The genus Abies is distributed discontinuously in the temperate and subtropical montane forests of the northern hemisphere. In Mesoamerica (Mexico and northern Central America), modern firs originated from the divergence of isolated mountain populations of migrating North American taxa. However, the number of ancestral species, migratory waves and diversification speed of these taxa is unknown. Here, variation in repetitive (Pt30204, Pt63718, and Pt71936) and non-repetitive (rbcL, rps18-rpl20 and trnL-trnF) regions of the chloroplast genome was used to reconstruct the phylogenetic relationships of the Mesoamerican Abies in a genus-wide context. These phylogenies and two fossil-calibrated scenarios were further employed to estimate divergence dates and diversification rates within the genus, and to test the hypothesis that, as in many angiosperms, conifers may exhibit accelerated speciation rates in the subtropics. All phylogenies showed five main clusters that mostly agreed with the currently recognized sections of Abies and with the geographic distribution of species. The Mesoamerican taxa formed a single group with species from southwestern North America of sections Oiamel and Grandis. However, populations of the same species were not monophyletic within this group. Divergence of this whole group dated back to the late Paleocene and the early Miocene depending on the calibration used, which translated in very low diversification rates (r(0.0)=0.026-0.054, r(0.9)=0.009-0.019 sp/Ma). Such low rates were a constant along the entire genus, including both the subtropical and temperate taxa. An extended phylogeographic analysis on the Mesoamerican clade indicated that Abies flinckii and A. concolor were the most divergent taxa, while the remaining species (A. durangensis, A. guatemalensis, A. hickelii, A. religiosa and A. vejari) formed a single group. Altogether, these results show that divergence of Mesoamerican firs coincides with a model of environmental stasis and decreased extinction rate, being probably prompted by a series of range expansions and isolation-by-distance.

Ancestry and divergence of subtropical montane forest isolates: molecular biogeography of the genus Abies (Pinaceae) in southern México and Guatemala.

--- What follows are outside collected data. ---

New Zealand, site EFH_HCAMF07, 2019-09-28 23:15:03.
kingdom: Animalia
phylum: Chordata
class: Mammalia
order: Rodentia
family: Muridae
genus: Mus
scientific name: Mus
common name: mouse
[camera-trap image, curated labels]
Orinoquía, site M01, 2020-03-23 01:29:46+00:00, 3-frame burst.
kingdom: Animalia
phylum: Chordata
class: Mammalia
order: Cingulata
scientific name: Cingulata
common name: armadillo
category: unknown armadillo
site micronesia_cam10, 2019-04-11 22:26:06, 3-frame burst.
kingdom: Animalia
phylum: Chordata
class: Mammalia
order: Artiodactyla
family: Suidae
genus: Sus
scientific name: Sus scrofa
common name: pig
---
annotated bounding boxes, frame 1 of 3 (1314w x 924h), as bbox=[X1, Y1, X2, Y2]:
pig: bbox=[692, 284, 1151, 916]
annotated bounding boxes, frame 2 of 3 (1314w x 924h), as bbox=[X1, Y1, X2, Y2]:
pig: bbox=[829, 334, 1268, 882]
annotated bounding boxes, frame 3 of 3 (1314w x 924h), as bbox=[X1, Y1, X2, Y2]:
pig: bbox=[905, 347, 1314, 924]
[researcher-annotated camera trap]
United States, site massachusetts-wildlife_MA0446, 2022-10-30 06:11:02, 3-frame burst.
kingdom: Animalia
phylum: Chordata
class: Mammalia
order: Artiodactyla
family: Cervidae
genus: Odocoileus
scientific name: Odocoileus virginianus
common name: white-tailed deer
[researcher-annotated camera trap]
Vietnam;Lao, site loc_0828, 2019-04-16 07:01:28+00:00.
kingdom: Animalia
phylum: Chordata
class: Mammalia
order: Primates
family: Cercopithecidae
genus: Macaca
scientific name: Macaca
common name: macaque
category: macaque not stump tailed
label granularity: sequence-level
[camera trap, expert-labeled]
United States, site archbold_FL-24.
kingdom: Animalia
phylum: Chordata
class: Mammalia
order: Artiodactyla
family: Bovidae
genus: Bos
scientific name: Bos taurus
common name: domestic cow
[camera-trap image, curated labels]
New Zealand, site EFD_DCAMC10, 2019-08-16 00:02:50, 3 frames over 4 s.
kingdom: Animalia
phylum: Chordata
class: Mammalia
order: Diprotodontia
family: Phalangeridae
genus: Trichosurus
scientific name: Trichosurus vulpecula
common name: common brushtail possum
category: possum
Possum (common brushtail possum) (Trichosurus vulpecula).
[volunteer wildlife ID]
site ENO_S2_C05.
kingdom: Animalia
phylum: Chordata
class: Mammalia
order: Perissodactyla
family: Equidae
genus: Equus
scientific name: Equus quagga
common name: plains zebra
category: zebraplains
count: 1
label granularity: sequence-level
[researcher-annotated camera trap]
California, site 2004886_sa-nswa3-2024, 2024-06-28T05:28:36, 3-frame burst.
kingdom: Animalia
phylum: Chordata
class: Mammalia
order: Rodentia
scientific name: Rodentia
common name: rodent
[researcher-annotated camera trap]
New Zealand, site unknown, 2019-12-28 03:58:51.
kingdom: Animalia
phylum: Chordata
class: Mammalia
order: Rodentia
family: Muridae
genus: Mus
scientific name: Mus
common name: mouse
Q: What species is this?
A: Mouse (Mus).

The genus Abies has a complex history in southern México and Guatemala. In this region, four closely related species, Abies flinckii, A. guatemalensis, A. hickelii, and A. religiosa, are distributed in fragmented and isolated montane populations. Range-wide genetic variation was investigated across species using cytoplasmic DNA markers with contrasted inheritance. Variation at two maternally inherited mitochondrial DNA markers was low. All species shared two of the nine mitotypes detected, while the remaining seven mitochondrial DNA types were restricted to a few isolated stands. Mitochondrial genetic differentiation across taxa was high (G(ST) = 0.933), it was not related to the taxonomic identity (amova; P > 0.05) of the populations, and it was not phylogeographically structured (G(ST) approximately N(ST)). In contrast, variation at three paternally inherited chloroplast DNA microsatellites was high. Chloroplast genetic differentiation was lower (G(ST) = 0.402; R(ST) = 0.547) than for mitochondrial DNA, but it was significantly related to taxonomy (amova; P < 0.001), and exhibited a significant phylogeographical structure (G(ST) < R(ST)). Different analyses of population structure indicated that A. flinckii was the most divergent taxon, while the remaining three species formed a relatively homogeneous group. However, a small number of the populations of these three taxa, all located at the limits of their respective ranges or in the Transverse Volcanic Belt, diverged from this main cluster. These trends suggest that the Mesoamerican Abies share a recent common ancestor and that their divergence and speciation is mainly driven by genetic drift and isolation during the warm interglacial periods.